A recently discovered function of the autonomic nervous system
“Emotional release” is a nervous system event—specifically, the sympathetic division of the autonomic nervous system—wherein muscles of the head and trunk contract suddenly and involuntarily as bursts of emotion are keenly felt and expressed. Muscle contraction is easily observed in sobbing that relieves grief, but occurs with other emotions as well. Involuntary muscle contraction is an indispensable component of the emotion discharge process. Without a sudden, full contraction, a painful emotion cannot be fully discharged for complete relief. However, full contraction occurs only when one’s experience of emotion peaks. Therefore, the psychotherapeutic sequence that neutralizes repressed psychological trauma requires 1) removal of defenses preventing direct contact with repressed emotion, 2) keen experience of painful emotion, 3) and uninhibited expression of painful emotion, during which 4) muscles contract involuntarily and fully. Satisfactory emotion discharge is followed by reduced muscle tension, expanded breathing, and deep emotional relief—an experience we recognize as relaxation, a function of the parasympathetic division of the autonomic nervous system.
These mechanics of emotion discharge have been studied and pursued in advanced psychotherapy methods for the past century, and are now established Western medical science. Psychological and biological pathologies alike have resolved spontaneously after pivotal emotion discharges. Even for practitioners without a medical background, the profound benefits of emotion discharge are common knowledge.
In the mid ‘90s, the early-stage Arneson Method of Guided Relaxation discovered that the sympathetic nervous system (SNS) discharge mechanism can manifest literally anywhere in the musculoskeletal system, from head to foot. The prerequisite is the presence of a localized, pathologic stress response that results from 1) traumatic injury (a strong impact or yanking force that causes tissue damage), or 2) ongoing irritation (e.g. overuse injury) that engenders localized tissue stagnation, or 3) trauma followed by stagnation, as in sports injuries that eventually develop osteoarthritis. However, when the discharge mechanism is activated for traumatic injury or stagnation, the feeling discharged is localized physical pain, as opposed to emotions of grief, fear, etc. The two applications are otherwise identical, with comparably profound benefits. These observations suggest two conclusions: 1) The SNS discharge mechanism exists not only to relieve emotional pressure and neutralize trauma memories, but also to eliminate chronic, pathologic stress response and tissue stagnation. 2) Discharge is a native, inseparable function of the autonomic nervous system, expressed as needed throughout the body—as opposed to head and trunk muscles exclusively.
In medical literature, “stress response” distinguishes tissue contraction from the emotional experience of “stress.” The emotion of stress is literally one’s experience of tissue contraction, either systemic or localized. For example, tight shoulder muscles indicate a systemic stress response, but also local muscle tissue contraction.
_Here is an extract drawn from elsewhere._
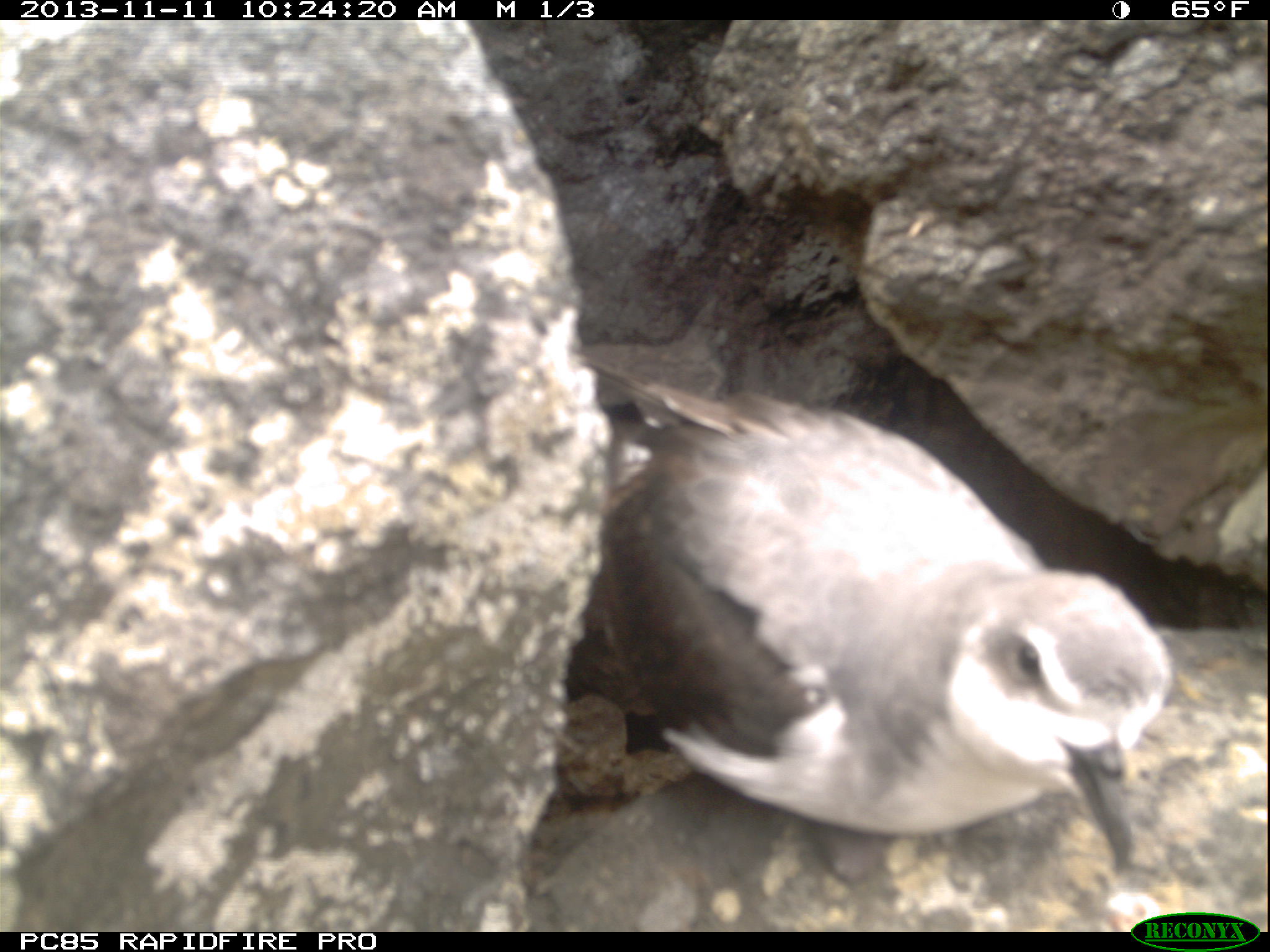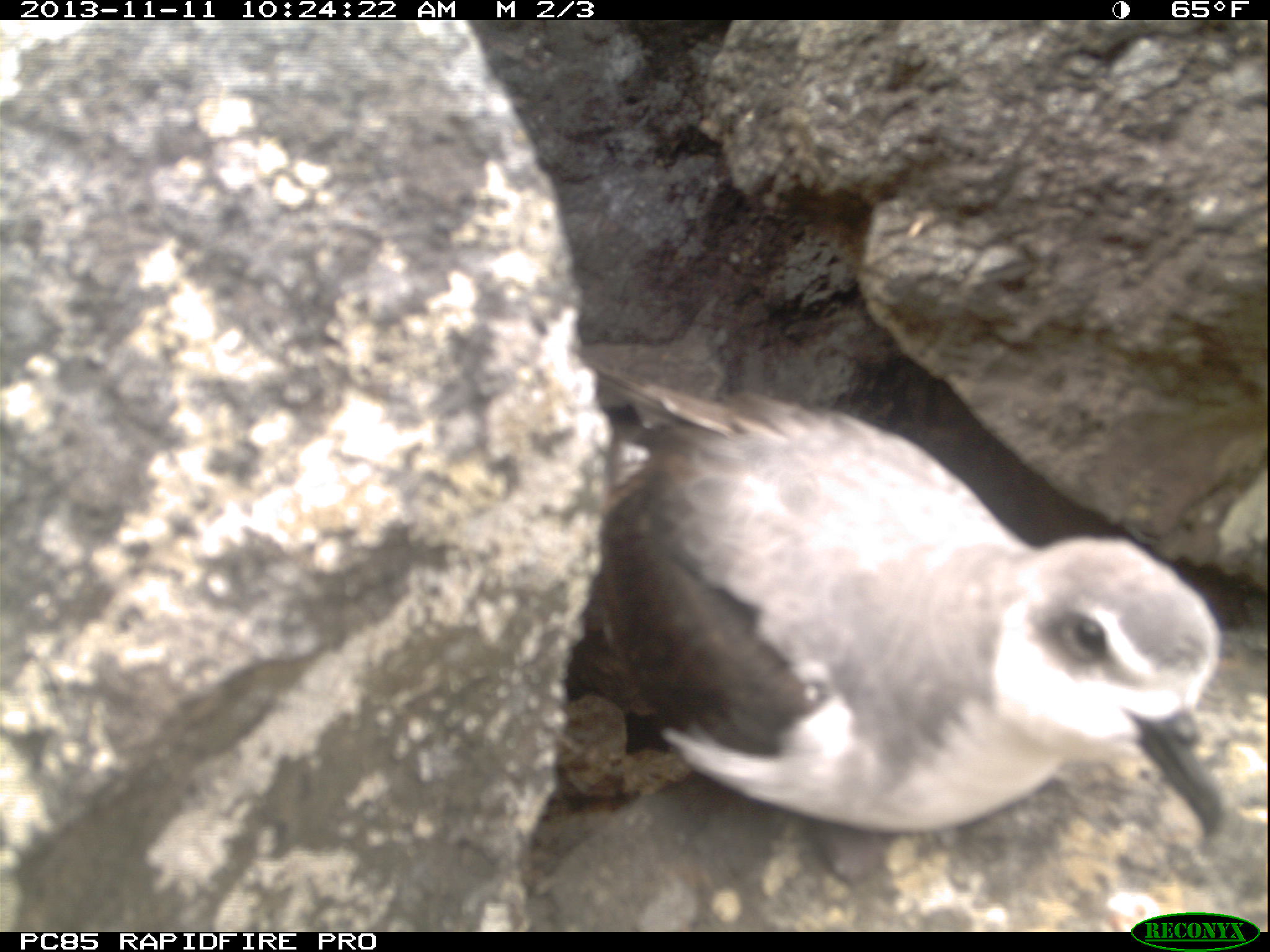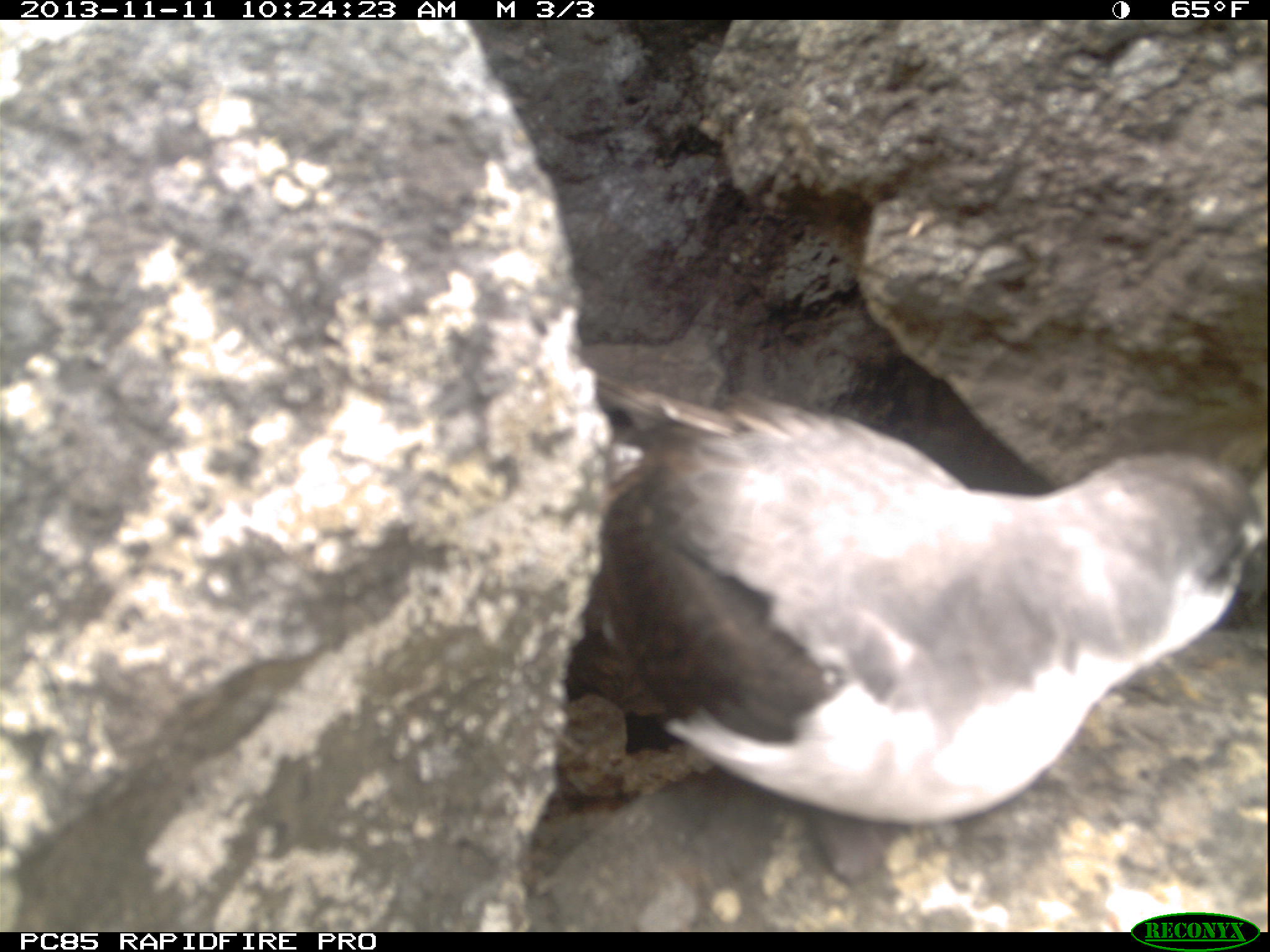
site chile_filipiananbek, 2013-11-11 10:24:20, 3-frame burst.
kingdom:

In other words, emotions cannot be separated from activity in the autonomic nervous system, which registers at the tissue level.
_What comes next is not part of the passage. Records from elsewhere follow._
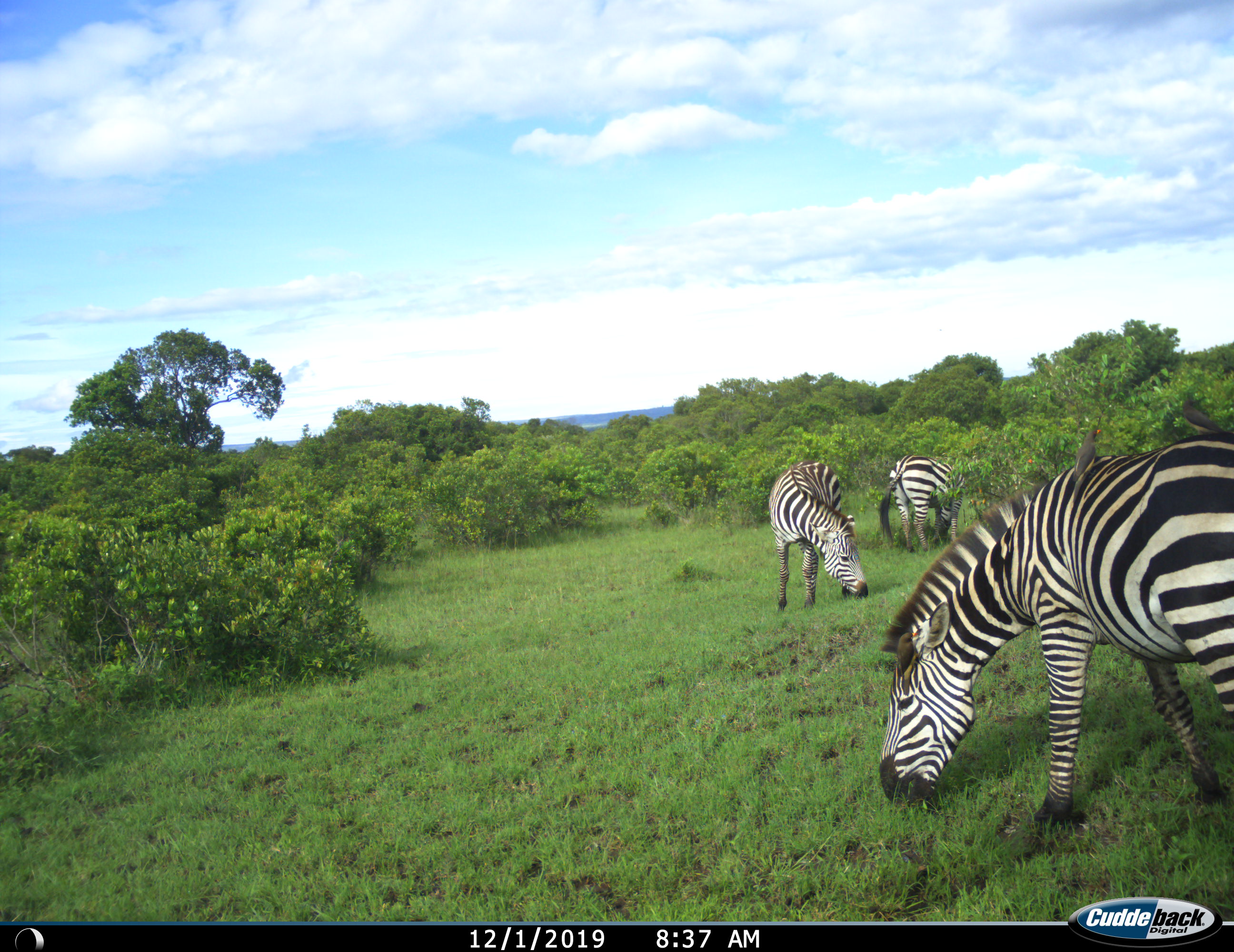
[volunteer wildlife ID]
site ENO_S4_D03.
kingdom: Animalia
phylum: Chordata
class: Mammalia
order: Perissodactyla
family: Equidae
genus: Equus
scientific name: Equus quagga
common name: plains zebra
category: zebraplains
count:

In addition to our defensive response to a threat (the “fight or flight” response), tissue contraction serves many other purposes. All contraction events are controlled by the sympathetic nervous system, with or without a stress response per se. For example, following a slow expansion of the bladder, a sudden, involuntary contraction empties the bladder during urination. Local tissue contraction activates immune and regenerative mechanisms to heal tissue damage caused by accident or disease. Importantly, involuntary tissue contraction discharges painful feelings and neutralizes trauma memories. A trauma memory is neutralized when the emotional charge is removed from the memory. In this case, full contraction leads directly to relaxation instead of more stress response, i.e. partial contraction. As demonstrated by dozens of body therapies and psychotherapies that elicit emotion discharge, painful feelings are literally contained in body tissues, waiting for release.
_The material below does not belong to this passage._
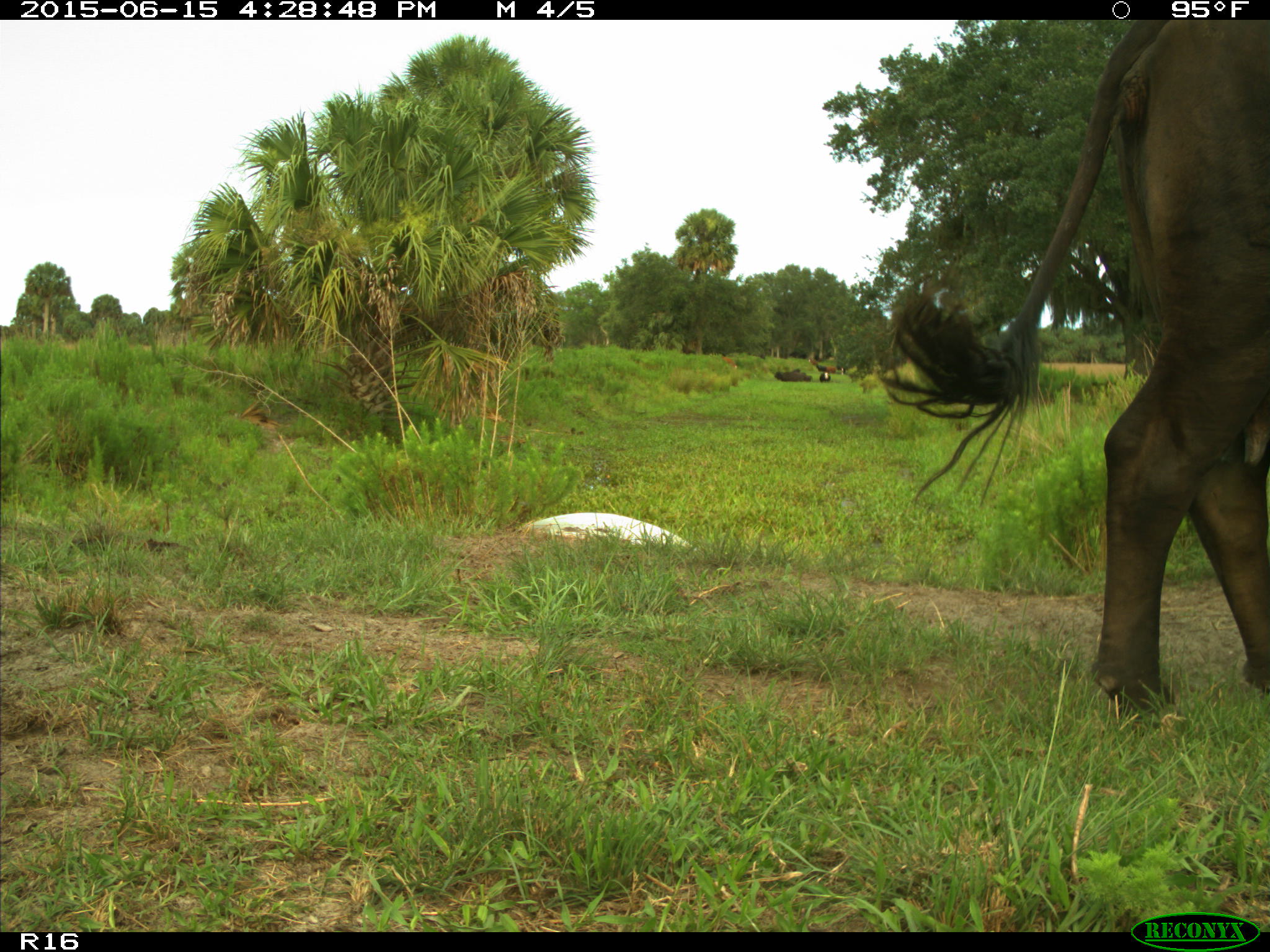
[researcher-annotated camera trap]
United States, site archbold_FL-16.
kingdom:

Memories of physical trauma are no different. Traumatic injuries provoke an acute, local stress response in the injury site, which produces pain. (With or without tissue damage, acute tissue contraction can produce pain, e.g. muscle spasm.) After the injury heals, local stress response is no longer needed for tissue healing. However, if a strong stress response persists after the injury heals, it may provoke chronic or intermittent pain indefinitely. I call this leftover stress response the “injury memory”—a memory of physical trauma contained in the tissues of the injury site. One could say that the body area was “scared” by the injury, and cannot relax now without intervention. Moreover, the average modern person will resist feeling pain, unwittingly blocking the natural discharge-relaxation process intrinsic to the autonomic nervous system. Injury memory—i.e. chronic tissue contraction—is thereby frozen in the injury site, giving us the epidemic of injury-related chronic pain.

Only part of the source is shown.